Exercise tasks
a) Can you reproduce, word for word, the stretch of the passage on malicious prosecution from "[32]           To show" through "of the evidence."?
b) Could you turn the stretch of the listing from the line containing "From the image, does" through the end of the listing into a numbered list, leaving out blank lines?

Quoted text
════════════════════

Lack of animo iniuriandi

[31]           Proof of animus iniuriandi, in the sense of intention to injure, is an essential element of the actio iniuriarum on which a malicious prosecution claim is based. The DDPP had to intend to prosecute the respondent with the consciousness of wrongfulness. Negligence or even gross negligence is insufficient - there must be dolus, at minimum, in the form of dolus eventualis.[9]

 

[32]           To show animus iniuriandi, the respondent had to demonstrate that the DDPP foresaw the possibility that initiating the prosecution was wrongful in that reasonable grounds for it were lacking but that she acted recklessly as to that consequence. The high court’s analysis took an unduly narrow view of the evidence.

 

[33]           An improper motive alone is insufficient to establish animus iniuriandi for a malicious prosecution claim.[10] As noted above, the prosecution must also have been initiated without reasonable and probable cause.[11] Given my finding that there was an objectively reasonable basis to prosecute the respondent, any improper motive does not render the prosecution wrongful. Moreover, the desire to set an example that prosecutors will be held accountable for unjustified decisions is not in itself an improper motive for a prosecution that is otherwise justified. Ensuring the integrity of the prosecutorial process is a valid and important consideration. While the phrasing of the NDPP’s memo was perhaps ill-advised, it does not establish the required intention to injure the respondent through baseless proceedings.

 

[34]           The high court placed undue emphasis on the DDPP’s statement in a memorandum that she did not believe that the available evidence could prove the respondent’s corruption. This was taken to show she foresaw the prosecution was ill-founded. However, the charges actually brought were fraud and alternatively defeating the ends of justice. It does not follow that the DDPP doubted the sustainability of those charges merely because she did not consider a corruption case winnable.

 

[35]           As discussed above, the DDPP did not act unilaterally but after extensive consultation and upon receiving the NDPP’s written confirmation that the dockets disclosed a prima facie case justifying prosecution. It bears noting that the DDPP had no personal connection to the respondent, as she had been appointed to the office from another province just a month prior. These factors reduce the likelihood of a malicious motive. Her conduct, viewed objectively, is incompatible with a consciousness of wrongfulness, recklessness or animus iniuriandi. Proving malicious prosecution requires egregious conduct, not just flawed reasoning. The high court here was too quick to impute animus iniuriandi without clear evidence thereof.

════════════════════

Entries drawn from a collection
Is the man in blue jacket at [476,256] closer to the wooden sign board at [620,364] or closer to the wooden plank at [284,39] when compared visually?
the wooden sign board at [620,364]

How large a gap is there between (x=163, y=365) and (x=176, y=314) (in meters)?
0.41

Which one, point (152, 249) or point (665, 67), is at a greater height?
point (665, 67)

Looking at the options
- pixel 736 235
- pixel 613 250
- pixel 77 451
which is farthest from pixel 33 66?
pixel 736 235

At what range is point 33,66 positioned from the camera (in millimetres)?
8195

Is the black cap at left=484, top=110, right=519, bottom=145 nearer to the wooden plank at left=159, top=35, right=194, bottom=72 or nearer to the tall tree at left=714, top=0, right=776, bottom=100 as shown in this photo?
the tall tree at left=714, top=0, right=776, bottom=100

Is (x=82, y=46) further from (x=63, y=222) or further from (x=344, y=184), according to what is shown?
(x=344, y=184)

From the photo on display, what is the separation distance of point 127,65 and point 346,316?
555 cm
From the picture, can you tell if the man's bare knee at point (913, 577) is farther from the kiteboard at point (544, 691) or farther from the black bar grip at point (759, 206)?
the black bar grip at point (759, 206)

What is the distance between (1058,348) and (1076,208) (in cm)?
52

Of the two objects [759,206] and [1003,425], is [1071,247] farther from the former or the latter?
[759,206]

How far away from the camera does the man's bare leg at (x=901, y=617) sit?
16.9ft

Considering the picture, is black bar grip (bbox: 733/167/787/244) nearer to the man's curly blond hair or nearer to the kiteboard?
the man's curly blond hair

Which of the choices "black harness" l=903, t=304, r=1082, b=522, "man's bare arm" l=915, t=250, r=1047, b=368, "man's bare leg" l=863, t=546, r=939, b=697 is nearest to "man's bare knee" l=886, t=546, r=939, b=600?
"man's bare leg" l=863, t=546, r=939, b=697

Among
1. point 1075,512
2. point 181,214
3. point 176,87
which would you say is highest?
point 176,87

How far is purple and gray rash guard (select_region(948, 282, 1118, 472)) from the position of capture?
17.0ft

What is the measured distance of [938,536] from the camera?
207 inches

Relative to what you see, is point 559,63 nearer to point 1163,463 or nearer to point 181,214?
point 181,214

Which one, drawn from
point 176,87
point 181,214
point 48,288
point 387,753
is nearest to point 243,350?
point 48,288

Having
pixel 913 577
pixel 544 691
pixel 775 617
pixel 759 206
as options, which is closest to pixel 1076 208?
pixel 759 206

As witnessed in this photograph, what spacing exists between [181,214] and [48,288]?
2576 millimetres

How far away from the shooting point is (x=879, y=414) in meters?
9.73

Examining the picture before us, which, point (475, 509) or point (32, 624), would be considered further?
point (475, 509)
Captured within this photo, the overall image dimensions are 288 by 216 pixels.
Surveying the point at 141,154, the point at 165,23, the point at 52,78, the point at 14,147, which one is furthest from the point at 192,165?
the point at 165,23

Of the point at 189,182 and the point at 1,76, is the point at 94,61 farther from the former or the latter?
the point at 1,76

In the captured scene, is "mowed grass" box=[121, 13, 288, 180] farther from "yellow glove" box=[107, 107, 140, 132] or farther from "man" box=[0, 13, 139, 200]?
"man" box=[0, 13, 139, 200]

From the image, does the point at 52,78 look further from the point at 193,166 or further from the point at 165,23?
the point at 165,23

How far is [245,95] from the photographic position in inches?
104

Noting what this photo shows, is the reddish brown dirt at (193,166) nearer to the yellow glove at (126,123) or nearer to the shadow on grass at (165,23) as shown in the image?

════════════════════

Answers by task
a)
[32]           To show animus iniuriandi, the respondent had to demonstrate that the DDPP foresaw the possibility that initiating the prosecution was wrongful in that reasonable grounds for it were lacking but that she acted recklessly as to that consequence. The high court’s analysis took an unduly narrow view of the evidence.

b)
1. From the image, does the point at 52,78 look further from the point at 193,166 or further from the point at 165,23?
2. the point at 165,23
3. How far is [245,95] from the photographic position in inches?
4. 104
5. Noting what this photo shows, is the reddish brown dirt at (193,166) nearer to the yellow glove at (126,123) or nearer to the shadow on grass at (165,23) as shown in the image?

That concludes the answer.